Logistic Regression is a very important concept in Supervised Machine Learning - because it helps you use the powerful techniques of Regression based learning to the Classification problems. Typically Regression algorithms deals with data where input as well as output are continuous. Logistic Regression extends the same algorithms to binary classification.

This is done by mapping the output of the matrix product into a binary output. This is done using an activation function. An activation function is a simple function that compares the input value with some threshold and generates a near binary, differentiable output. Not just linear regression, the activation function can be used to map any regression model over to a logistic model.
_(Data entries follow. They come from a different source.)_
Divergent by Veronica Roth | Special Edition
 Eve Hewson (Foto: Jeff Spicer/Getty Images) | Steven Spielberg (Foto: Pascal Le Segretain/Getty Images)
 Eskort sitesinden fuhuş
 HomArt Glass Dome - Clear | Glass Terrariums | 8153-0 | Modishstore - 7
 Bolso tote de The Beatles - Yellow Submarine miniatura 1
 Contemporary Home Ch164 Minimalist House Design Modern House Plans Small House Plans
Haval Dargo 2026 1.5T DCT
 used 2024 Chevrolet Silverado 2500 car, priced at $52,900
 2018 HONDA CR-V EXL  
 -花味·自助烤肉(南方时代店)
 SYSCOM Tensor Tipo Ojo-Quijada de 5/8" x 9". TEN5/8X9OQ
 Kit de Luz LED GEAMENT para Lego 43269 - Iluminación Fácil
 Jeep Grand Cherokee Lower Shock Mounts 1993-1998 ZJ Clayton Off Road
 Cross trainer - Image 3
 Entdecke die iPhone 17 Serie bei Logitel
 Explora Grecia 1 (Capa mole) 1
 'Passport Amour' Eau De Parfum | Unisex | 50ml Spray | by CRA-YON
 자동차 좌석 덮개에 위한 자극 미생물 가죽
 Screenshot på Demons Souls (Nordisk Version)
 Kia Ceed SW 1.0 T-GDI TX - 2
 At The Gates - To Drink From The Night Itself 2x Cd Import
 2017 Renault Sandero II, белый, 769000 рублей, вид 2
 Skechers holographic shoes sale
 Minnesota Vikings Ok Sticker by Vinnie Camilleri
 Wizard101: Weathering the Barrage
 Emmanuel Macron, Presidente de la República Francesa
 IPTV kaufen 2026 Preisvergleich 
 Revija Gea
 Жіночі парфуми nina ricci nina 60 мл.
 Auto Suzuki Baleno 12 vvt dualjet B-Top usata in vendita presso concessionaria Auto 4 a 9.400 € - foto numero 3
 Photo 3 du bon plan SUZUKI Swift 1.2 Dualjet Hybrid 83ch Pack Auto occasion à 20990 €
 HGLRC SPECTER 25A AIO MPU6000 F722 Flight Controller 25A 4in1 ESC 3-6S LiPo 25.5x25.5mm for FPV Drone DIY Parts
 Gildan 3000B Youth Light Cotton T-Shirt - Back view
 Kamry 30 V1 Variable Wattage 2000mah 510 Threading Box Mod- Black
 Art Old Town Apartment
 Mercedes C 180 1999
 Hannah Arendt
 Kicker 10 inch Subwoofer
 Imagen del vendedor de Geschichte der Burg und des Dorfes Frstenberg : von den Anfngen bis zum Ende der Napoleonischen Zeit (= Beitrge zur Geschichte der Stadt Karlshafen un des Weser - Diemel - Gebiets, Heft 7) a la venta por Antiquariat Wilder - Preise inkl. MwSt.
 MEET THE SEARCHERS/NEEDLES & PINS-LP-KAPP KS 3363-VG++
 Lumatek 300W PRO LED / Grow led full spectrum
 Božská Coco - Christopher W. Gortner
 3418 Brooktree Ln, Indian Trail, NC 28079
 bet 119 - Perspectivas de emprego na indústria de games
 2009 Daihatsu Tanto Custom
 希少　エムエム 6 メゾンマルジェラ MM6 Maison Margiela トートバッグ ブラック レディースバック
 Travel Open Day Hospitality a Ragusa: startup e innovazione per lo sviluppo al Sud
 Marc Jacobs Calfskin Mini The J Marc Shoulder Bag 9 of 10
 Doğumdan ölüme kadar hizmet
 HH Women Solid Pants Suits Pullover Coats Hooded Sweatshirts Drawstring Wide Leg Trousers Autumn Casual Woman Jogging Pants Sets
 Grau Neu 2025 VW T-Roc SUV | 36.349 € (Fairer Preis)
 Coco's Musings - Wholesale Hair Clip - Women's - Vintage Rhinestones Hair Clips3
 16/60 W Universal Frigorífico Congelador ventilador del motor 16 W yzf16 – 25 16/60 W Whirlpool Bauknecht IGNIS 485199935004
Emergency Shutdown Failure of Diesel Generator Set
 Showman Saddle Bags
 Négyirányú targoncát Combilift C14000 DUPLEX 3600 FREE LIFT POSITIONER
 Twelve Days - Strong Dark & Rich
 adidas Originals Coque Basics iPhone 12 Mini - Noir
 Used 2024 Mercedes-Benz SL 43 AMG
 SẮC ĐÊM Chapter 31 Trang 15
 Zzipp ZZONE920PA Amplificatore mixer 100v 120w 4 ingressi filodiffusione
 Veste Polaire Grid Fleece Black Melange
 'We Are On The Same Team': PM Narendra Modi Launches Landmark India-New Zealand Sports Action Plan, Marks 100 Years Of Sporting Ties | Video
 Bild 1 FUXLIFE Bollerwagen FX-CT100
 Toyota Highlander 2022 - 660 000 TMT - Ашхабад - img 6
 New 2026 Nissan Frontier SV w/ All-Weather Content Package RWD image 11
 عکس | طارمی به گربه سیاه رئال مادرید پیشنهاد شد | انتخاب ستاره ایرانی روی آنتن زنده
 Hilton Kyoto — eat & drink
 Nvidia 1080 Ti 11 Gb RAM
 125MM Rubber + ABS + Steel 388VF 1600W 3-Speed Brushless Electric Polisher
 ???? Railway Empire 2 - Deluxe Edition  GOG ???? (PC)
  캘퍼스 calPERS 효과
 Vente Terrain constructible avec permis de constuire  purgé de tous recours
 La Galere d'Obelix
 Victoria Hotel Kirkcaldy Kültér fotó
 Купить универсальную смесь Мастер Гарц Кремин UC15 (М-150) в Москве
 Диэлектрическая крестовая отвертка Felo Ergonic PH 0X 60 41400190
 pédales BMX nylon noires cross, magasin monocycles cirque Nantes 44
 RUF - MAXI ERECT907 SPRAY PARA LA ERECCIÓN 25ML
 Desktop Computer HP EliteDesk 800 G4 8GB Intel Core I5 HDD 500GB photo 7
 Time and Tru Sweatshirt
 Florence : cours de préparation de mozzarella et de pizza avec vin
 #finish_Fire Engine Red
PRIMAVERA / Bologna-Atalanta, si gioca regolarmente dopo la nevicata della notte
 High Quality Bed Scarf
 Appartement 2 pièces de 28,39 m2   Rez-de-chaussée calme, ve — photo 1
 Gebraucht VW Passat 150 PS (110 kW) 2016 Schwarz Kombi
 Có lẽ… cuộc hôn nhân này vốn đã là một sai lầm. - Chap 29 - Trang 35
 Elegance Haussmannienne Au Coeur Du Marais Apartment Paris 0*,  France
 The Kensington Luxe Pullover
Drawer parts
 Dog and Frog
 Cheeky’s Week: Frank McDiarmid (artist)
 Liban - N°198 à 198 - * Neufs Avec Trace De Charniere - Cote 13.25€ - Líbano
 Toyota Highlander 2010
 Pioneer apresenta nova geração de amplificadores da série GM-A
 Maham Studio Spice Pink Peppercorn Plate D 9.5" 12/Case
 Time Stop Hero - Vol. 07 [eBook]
There are several different types of activation functions - Sigmoid, Tanh and Relu are the most popular ones. Essentially, these are continuous functions that generate "near binary" output. That is, the output is similar for input values much less than 0 and also for values much more than 0. And there is a strong gradient around 0. This approximates very well to a binary classifier - although mathematically, the function is continuous. Thus, we can use the powerful techniques of Regression.

The activation function forms a major component of logistic regression. There are different types of activation functions for different kinds of needs. Sigmoid, Tanh, Relu are some.

The sigmoid function is very close to 0 for large negative numbers, and very close to 1 for large positive numbers. The gradient is steep around 0. That makes sigmoid a very good activation function.

`sigmoid(x) = 1 / (1 + e**(-x))`

The value of e**(-x)) is very high for negative values of x and very low for positive values of x. Hence 1 / (1 + e**(-x)) is almost 0 for negative numbers and almost 1 for positive numbers. The gradient is very high around 0. At 0, its value is 1/2.

Thus, the sigmoid function can be used for classification - making it a good candidate for activation.

In principle, Tanh is quite similar to the Sigmoid function. But its value ranges between -1 and 1.

`tanh(x) = (e**x - e**(-x)) / (e**x + e**(-x))`

For negative values of x, e**x is close to 0, so the value is close to -e**(-x) / e**(-x). That is -1. And for positive values of x, e**(-x) is close to 0. So the value is close to e**(x) / e**(x). That is 1. The gradient is steep around 0.

This is a bit different from Sigmoid and Tanh. Arithmetically it is a lot simpler than them.

`relu(x) = x > 0 ? x : 0 # Value is x if x > 0 and 0 if x <= 0.`

It's application is not so simple for final classification. But it is very good for intermediate phases. We will check that when we look at the implementations.